While within the US-China relationship there is a heavy focus on competition, there are also potential areas of mutually beneficial cooperation. Addressing climate change is perhaps the most pressing of these areas, as well as one that offers the most hope for the bilateral relationship and the global environment. Climate change is arguably the most devastating global crisis currently unfolding, and the world is increasingly feeling its impact. Around the world, scientists are observing diminishing glaciers, rising sea levels, increasingly dramatic and unusual weather patterns, and warmer temperatures; these changes are very likely the cause of human activity.
The US and China are both major contributors to environmental degradation, and as such, should both play an impactful role in shaping the solutions to this international crisis. In 2019, China was responsible for 27 percent of global greenhouse gas emissions, and the US contributed 13 percent. Per capita, the US is the largest contributor to carbon emissions, and has been for 150 years. Cooperation between the two countries is vital for widespread, meaningful change. However, opportunities for collaboration on climate change have been stifled over the last four years due to the Trump administration’s lack of focus on environmental protection and international governance. In 2017, President Trump pulled the US out of the Paris Climate Agreement, an international treaty on climate change aiming to limit global warming to below 2 degrees Celsius compared to pre-industrial levels. Trump also discontinued the US-China Ten-Year Framework for Cooperation on Energy and the Environment as well as the US-China Climate Change Working Group.
New era of cooperation?
The inauguration of President Biden brings renewed optimism to the fight against climate change, as well as new opportunities for cooperation. During their presidential campaign, the Biden-Harris platform included ambitious goals such as achieving carbon neutrality by 2050, setting carbon adjustment fees or quotas on carbon-intensive goods, accelerating the deployment of electric vehicles, conditioning international trade agreements on other countries’ commitments to the Paris Climate Agreement, and much more. These goals demonstrate the new administration’s interest in guiding the US to a leadership role in climate change efforts. Further, the platform discussed holding China accountable for maintaining high environmental standards for its infrastructure projects, especially those occurring abroad as part of its Belt and Road Initiative, and halting China’s continued investment into the coal industry. Already, one of Biden’s first moves as president has been to recommit the US to the Paris Climate Agreement, signaling to all its commitment to making sustainability a priority.
In the past, Chinese officials have stated that tackling climate change is a task for industrialized countries, and that China should not have to bear the responsibility of sacrificing growth before it has achieved the same economic standards. However, China has become more involved in environmental efforts under President Xi Jinping, who has stated a desire for China to become an “ecological civilization.” When the Trump administration withdrew from its climate change responsibilities, China stepped up and began to seek new partnerships and call for global cooperation on climate change. In addition, China is the leader in the development of solar and wind power and the largest consumer of electric vehicles. In September of 2020, Xi announced China’s goal of achieving carbon neutrality by 2060.

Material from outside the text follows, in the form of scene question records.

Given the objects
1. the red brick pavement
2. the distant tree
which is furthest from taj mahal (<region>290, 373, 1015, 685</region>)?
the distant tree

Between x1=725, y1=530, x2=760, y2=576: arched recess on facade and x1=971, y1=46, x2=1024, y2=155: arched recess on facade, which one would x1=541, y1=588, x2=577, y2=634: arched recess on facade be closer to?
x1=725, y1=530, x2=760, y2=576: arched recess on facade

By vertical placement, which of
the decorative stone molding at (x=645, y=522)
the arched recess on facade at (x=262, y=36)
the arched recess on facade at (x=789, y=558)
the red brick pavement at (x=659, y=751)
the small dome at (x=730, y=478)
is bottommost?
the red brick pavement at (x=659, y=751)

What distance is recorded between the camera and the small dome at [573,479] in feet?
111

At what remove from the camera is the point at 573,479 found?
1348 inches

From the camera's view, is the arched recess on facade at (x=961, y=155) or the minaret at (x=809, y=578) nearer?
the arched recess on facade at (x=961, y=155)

Potential areas of cooperation
Between China’s stated green goals and a Biden administration on track to renew and expand the US’s commitment to combating climate change, the bilateral relationship is poised to make great progress on the environment. The two countries should seek out new opportunities to collaborate, perhaps by building a clean energy framework, joining forces on initiatives geared towards carbon neutrality, or working together to develop new sustainable energy technologies. In addition, both countries should take advantage of and expand existing structures and forums for climate change work and bilateral cooperation. The Paris Climate Agreement is a good example of a place the two countries can work together to lead the world towards the goal of narrowing the globe’s warming to under 2 degrees Celsius. Some experts are hopeful that bilateral cooperation on climate change may be a healing step in the relationship. If the US and China can build enough trust to enable meaningful cooperation on climate technology and R&D, that trust may carry over to other areas of the relationship in constructive ways.

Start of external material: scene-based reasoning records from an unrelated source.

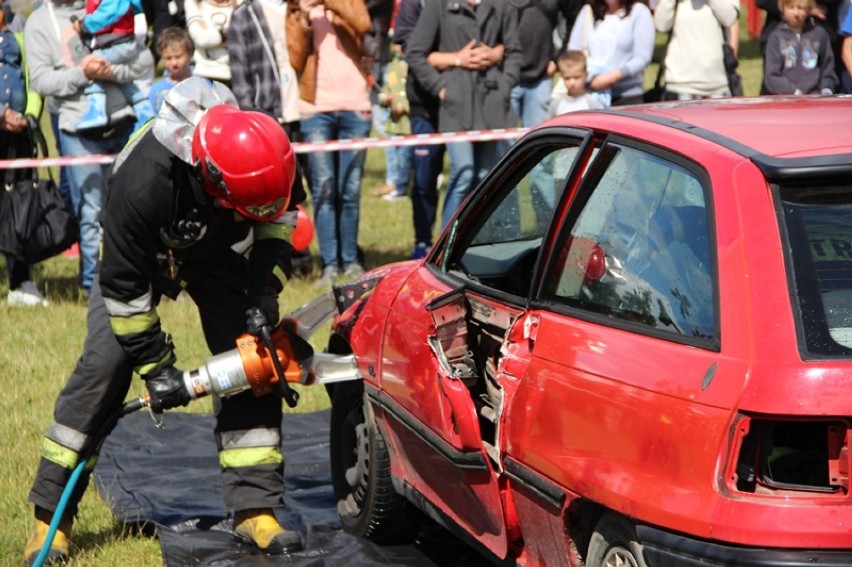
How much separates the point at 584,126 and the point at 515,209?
2.44ft

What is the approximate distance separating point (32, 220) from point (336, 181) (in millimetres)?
2231

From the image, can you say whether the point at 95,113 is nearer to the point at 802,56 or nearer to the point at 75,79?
the point at 75,79

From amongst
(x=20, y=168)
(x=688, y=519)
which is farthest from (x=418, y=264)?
(x=20, y=168)

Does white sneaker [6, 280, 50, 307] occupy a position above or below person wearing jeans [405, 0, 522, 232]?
below

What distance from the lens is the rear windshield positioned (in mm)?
3156

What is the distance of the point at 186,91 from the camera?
5055 mm

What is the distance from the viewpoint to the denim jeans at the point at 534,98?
10.4 m

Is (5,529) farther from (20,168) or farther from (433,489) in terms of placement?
(20,168)

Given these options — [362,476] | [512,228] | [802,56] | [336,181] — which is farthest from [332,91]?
[512,228]

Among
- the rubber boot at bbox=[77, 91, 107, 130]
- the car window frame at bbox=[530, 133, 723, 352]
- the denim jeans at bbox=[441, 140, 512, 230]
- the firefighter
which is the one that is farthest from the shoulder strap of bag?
the car window frame at bbox=[530, 133, 723, 352]

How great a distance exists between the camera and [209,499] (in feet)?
20.0

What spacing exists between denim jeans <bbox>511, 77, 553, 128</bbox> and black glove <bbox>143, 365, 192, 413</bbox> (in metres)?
5.85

While the rhetoric and stated goals of both the US and China provide a glimmer of hope for positive change, there are many obstacles to success. First, China’s pledge to achieve carbon neutrality by 2060 has come with scant details. So far, China has not explained how it intends to reach this goal, nor how this goal is compatible with its growing coal industry. China consumes more coal than the rest of the word combined, and is still actively pursuing coal projects domestically and abroad. Of great importance to this goal is China’s 14th Five-Year Plan (2021-2025), which will be released this year and is expected to detail its plans for becoming an “ecological civilization.”

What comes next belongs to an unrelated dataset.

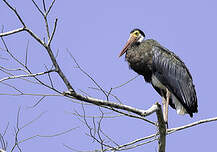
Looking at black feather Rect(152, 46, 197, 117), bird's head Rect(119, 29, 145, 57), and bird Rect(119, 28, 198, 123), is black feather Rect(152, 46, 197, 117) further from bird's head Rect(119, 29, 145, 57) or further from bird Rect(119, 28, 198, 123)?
bird's head Rect(119, 29, 145, 57)

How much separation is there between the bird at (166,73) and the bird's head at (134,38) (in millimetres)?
198

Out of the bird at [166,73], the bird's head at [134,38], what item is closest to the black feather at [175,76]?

The US is also a country divided in its views and opinions on climate change, and that may present challenges moving forward. Partisan disagreement domestically could very well prevent effective environmental action and bilateral cooperation from moving forward. And of course, the US and China have a competitive and at times strained relationship, which makes any attempt at cooperation a fragile situation. Still, it is in both countries’ best interests to find joint solutions to climate change, meet the goals of the Paris Climate Agreement, and invest in a more sustainable future together.